John Kenyon Chapman Papers, 1969-2009
John Kenyon Chapman (1947-2009), also known as Yonni, dedicated his life to social justice issues in central North Carolina. His early activist work focused on anti-Apartheid, African liberation, and fair labor practices. A survivor of the 1979 Greensboro Massacre, he spent the latter portion of his life pushing for a more complete and accurate historical record of the role of African Americans in Southern history, starting important conversations about how we remember history and historical people.
 
 
 

The Migrant and Seasonal Farmworkers Training Center provided childcare and other support services to allow its patrons to focus on their education.

The Migrant and Seasonal Farmworkers Training Center provided childcare and other support services to allow its patrons to focus on their education. Pictured here are children of attendees at their Rich Square, NC program.

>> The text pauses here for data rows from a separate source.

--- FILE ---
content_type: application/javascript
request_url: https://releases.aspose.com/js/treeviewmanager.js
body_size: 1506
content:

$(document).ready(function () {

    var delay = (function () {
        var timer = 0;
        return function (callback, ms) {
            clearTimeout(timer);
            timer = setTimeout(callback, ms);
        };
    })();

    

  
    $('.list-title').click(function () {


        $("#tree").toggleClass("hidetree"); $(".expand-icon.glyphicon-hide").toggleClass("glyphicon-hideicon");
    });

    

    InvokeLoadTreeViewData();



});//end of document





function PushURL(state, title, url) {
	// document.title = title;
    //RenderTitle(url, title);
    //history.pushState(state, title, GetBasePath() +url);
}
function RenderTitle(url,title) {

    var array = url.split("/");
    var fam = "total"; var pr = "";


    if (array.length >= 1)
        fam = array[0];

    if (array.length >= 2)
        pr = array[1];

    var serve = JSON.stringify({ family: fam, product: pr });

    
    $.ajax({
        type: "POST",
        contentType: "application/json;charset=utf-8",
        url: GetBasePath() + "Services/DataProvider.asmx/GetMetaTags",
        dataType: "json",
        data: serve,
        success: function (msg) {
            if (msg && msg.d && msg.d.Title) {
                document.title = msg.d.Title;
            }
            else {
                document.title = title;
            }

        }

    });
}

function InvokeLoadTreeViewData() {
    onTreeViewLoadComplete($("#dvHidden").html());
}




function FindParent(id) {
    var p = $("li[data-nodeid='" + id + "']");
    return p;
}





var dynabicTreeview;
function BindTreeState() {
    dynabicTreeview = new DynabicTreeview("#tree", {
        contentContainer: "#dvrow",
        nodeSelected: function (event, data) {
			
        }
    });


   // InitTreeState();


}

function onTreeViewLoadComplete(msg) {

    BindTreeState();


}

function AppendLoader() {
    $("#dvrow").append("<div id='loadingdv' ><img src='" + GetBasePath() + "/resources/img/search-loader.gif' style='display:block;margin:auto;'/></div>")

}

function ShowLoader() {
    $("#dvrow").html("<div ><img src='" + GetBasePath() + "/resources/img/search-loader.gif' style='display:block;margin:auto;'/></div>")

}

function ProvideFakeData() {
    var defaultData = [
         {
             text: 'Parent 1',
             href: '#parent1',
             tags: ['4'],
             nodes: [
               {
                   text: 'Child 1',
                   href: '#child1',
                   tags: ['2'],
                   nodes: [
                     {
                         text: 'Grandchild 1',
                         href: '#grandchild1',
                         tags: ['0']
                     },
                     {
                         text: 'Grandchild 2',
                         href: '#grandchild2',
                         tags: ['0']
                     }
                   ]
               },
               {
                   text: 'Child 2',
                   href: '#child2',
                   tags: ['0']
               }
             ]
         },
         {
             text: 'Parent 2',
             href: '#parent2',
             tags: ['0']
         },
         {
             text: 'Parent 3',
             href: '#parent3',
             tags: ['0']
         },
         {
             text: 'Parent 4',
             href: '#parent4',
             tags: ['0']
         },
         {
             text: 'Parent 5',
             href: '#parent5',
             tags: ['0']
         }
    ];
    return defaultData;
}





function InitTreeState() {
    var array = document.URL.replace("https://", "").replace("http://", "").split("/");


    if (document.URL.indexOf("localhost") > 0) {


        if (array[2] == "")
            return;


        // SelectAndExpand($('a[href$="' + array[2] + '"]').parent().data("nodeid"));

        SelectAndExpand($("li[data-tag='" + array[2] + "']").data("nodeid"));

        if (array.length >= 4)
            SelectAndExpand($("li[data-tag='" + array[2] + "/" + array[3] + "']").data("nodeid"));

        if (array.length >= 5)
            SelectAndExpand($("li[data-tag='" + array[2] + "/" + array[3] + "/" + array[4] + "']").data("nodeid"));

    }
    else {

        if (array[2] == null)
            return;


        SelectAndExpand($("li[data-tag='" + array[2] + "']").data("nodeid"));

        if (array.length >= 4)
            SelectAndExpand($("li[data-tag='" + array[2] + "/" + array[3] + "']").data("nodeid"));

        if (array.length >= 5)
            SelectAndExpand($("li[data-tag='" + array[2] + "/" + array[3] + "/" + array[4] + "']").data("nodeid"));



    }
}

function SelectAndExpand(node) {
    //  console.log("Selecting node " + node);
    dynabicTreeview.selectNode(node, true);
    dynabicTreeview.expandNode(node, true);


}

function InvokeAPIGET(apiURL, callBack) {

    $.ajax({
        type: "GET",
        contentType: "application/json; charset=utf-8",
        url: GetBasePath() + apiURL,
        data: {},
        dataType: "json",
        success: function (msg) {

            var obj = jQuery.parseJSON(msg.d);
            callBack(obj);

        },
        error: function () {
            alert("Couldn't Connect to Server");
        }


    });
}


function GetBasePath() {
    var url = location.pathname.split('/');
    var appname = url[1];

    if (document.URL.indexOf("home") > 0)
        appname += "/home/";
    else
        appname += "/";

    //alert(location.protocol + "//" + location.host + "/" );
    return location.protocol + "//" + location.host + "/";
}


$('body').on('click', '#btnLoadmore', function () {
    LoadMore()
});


James A. Felton and Annie Vaughan Felton Papers, 1938-2010
James A. Felton (1919-1994) was a member of the Montford Point Marines and an educator in North Carolina for over 20 years. In the 1960s, he helped found the People’s Program on Poverty. This organization studied poverty and developed grassroots, community-based methods for uplifting impoverished people and impoverished communities. This program included to Migrant and Seasonal Farmworkers Training Center, which provided support and training to allow seasonal farmworkers to find full-time employment.